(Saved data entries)
· · · · · · ·
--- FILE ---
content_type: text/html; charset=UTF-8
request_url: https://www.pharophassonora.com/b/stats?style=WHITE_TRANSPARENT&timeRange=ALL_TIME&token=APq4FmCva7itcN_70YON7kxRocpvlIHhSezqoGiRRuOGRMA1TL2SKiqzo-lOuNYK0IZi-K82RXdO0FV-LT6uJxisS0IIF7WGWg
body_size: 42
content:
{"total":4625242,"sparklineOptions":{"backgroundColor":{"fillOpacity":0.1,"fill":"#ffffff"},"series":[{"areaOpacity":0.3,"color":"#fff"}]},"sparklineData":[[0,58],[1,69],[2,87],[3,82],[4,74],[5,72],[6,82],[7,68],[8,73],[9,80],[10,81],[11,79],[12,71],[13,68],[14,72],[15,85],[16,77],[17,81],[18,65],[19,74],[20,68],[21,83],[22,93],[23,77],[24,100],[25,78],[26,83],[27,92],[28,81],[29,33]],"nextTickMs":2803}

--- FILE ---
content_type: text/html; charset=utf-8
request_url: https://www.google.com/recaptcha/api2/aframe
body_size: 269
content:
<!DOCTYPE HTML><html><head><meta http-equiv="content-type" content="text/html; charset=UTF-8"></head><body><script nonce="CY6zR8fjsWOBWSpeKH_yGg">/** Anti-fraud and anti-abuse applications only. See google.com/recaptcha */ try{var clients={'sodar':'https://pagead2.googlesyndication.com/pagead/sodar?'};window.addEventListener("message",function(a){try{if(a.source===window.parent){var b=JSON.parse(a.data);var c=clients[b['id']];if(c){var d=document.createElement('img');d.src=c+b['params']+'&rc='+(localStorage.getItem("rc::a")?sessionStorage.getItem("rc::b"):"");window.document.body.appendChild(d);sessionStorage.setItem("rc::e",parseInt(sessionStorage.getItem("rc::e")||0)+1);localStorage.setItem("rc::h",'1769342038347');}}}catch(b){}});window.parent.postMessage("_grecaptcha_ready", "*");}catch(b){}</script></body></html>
· · · · · · ·
| Exercise |
Show the lines above that include "recaptcha".

| Result for this task |
request_url: https://www.google.com/recaptcha/api2/aframe
<!DOCTYPE HTML><html><head><meta http-equiv="content-type" content="text/html; charset=UTF-8"></head><body><script nonce="CY6zR8fjsWOBWSpeKH_yGg">/** Anti-fraud and anti-abuse applications only. See google.com/recaptcha */ try{var clients={'sodar':'https://pagead2.googlesyndication.com/pagead/sodar?'};window.addEventListener("message",function(a){try{if(a.source===window.parent){var b=JSON.parse(a.data);var c=clients[b['id']];if(c){var d=document.createElement('img');d.src=c+b['params']+'&rc='+(localStorage.getItem("rc::a")?sessionStorage.getItem("rc::b"):"");window.document.body.appendChild(d);sessionStorage.setItem("rc::e",parseInt(sessionStorage.getItem("rc::e")||0)+1);localStorage.setItem("rc::h",'1769342038347');}}}catch(b){}});window.parent.postMessage("_grecaptcha_ready", "*");}catch(b){}</script></body></html>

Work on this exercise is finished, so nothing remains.